Brecht Vermeulen brecht.vermeulen at rug.ac.be
Thu Oct 25 01:27:00 EDT 2001


> 
> --> Interraction with the linux TCP/IP stack: from what i can
> understand, most of the CPU time at the kernel level is used by the
> main thread processing the click tasks. It release it from time to
> time to allow to linux to still survive. (this is in standard, i did
> not read the SMP extentions). My main point is to know if it is still
> valid to think to use applications (network daemons) on top of the
> standard stack (i know i have to configure the elements to send some
> traffic to the stack). How will the performances be affected, in a
> general way ?
> 

well, the daemons are still very reactive, eg an ssh connection is still
the same, you notice nothing as user
the element ToLinux does the magic for delivering packets to such
daemons. haven't seen any problems with this
(of course the daemons can't use another 100 % of the CPU, so 'heavy'
daemons will perform worse, I think)

> --> I understand that the dedicated channel of communication between
> the process level and the kernel modules is /proc . Is there any other
> possible hooks (to READ/WRITE informations to elements in the kernel
> ?) ?
> 

yes, for some elements, there is the llrpc method, see
click/etc/samplellrpc (I don't know if this is only in cvs or if it is
also included in the latest release). This method is faster because it
is basically an ioctl.

> --> Is there a plan or a good idea to have a possibility to integrate
> standard daemons with data's inside the click structures (using zebra
> directly for exemple)... i believe not, but maybe i missed another
> great idea ?
> 

I think you will have to use one of the above methods, I don't think
there is another method (or you have to rewrite the daemon as a click
element). Maybe the click people know something other ?

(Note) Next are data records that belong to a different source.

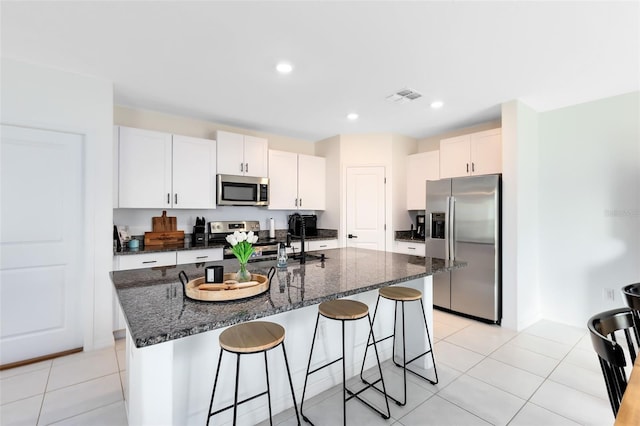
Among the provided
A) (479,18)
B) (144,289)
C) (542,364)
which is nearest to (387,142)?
(479,18)

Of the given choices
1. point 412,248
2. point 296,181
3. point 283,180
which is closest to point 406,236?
point 412,248

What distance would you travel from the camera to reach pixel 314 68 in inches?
98.2

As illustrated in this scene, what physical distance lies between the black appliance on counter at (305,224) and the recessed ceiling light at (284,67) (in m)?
2.41

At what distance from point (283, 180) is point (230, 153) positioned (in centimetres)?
88

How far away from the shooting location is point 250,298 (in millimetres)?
1384

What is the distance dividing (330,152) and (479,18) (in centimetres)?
307

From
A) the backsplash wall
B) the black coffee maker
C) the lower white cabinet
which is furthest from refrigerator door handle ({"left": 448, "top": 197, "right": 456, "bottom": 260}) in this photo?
the backsplash wall

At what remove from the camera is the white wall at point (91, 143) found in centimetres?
248

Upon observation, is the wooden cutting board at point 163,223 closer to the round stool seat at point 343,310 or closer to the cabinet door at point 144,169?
the cabinet door at point 144,169

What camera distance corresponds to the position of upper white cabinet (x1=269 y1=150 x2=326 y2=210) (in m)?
4.34

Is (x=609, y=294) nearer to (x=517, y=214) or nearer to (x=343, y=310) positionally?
(x=517, y=214)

> --> Is there a list of already developped elements or people starting
> to do so ?
> 

have a look in /proc/click/classes (some elements are not standard
included, you'll have to 
enable them at configure time, e.g. --enable-ip6) or in the elements
directory or at the website.

other elements are now and then announced on the mailing list (see the
archives), but they are added to teh click source if they are released
(I'm not a click maintainer, but I've seen this in the past :-) ).